■ **Your task**
Pick out every line in the records that contains the string "closest", and treat uppercase and lowercase letters as different.

■ **Dataset entries**
▬▬▬▬▬▬▬▬▬▬

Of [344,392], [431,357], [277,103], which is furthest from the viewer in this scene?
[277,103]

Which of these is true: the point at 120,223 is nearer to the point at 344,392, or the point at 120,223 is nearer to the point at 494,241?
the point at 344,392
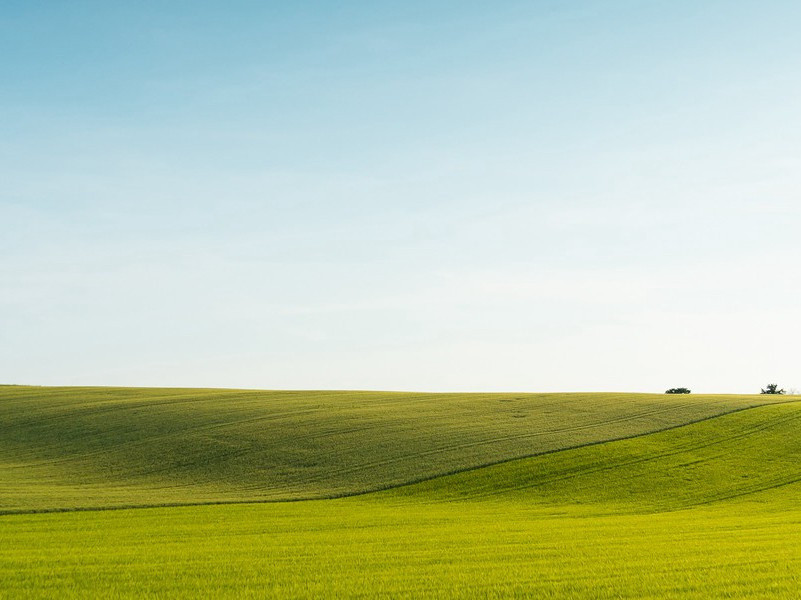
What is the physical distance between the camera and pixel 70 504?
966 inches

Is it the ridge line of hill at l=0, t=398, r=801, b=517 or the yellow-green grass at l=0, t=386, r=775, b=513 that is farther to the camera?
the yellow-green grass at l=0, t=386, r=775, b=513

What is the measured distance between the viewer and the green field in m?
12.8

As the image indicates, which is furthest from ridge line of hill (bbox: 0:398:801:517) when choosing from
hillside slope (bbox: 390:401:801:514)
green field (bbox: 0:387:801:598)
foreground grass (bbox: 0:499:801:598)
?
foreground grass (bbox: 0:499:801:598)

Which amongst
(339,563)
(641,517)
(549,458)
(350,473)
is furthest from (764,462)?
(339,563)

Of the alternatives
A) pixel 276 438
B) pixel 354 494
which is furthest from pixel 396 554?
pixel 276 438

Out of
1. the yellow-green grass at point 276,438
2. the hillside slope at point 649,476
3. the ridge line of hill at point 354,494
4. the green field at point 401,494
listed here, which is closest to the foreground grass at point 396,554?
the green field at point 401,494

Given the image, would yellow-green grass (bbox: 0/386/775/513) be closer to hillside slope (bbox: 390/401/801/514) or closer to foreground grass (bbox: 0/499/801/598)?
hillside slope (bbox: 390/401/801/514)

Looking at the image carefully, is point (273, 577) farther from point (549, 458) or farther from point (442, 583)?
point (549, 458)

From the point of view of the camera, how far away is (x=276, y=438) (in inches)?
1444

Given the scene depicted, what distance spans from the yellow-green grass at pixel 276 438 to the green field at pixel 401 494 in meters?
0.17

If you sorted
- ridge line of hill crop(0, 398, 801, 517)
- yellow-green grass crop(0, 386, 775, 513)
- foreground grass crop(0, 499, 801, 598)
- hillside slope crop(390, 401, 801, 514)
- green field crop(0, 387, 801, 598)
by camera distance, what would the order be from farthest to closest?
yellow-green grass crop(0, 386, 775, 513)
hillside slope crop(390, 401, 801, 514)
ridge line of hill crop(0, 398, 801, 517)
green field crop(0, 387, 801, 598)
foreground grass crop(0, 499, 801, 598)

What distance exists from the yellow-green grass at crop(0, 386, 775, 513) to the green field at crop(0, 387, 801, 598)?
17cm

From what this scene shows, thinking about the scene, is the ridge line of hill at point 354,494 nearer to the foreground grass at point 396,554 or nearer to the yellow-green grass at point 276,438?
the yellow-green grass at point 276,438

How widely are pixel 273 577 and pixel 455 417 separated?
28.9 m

▬▬▬▬▬▬▬▬▬▬

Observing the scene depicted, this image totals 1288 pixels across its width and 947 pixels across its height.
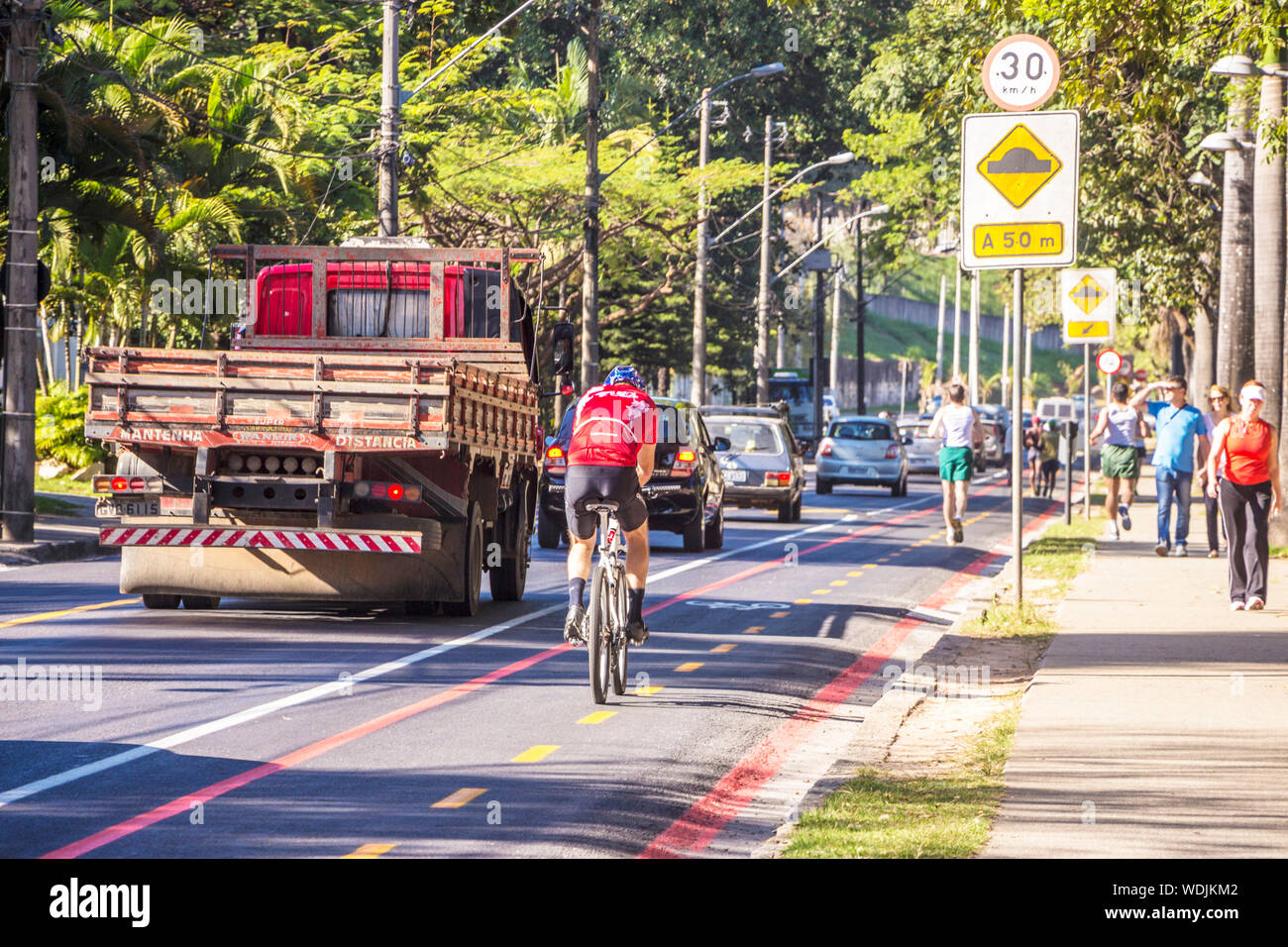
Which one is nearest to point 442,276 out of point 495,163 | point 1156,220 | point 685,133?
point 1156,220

▬▬▬▬▬▬▬▬▬▬

■ **Finished exercise**
listed here, which is closest to the foreground grass at point 396,554?
by camera distance, what would the order be from farthest to closest?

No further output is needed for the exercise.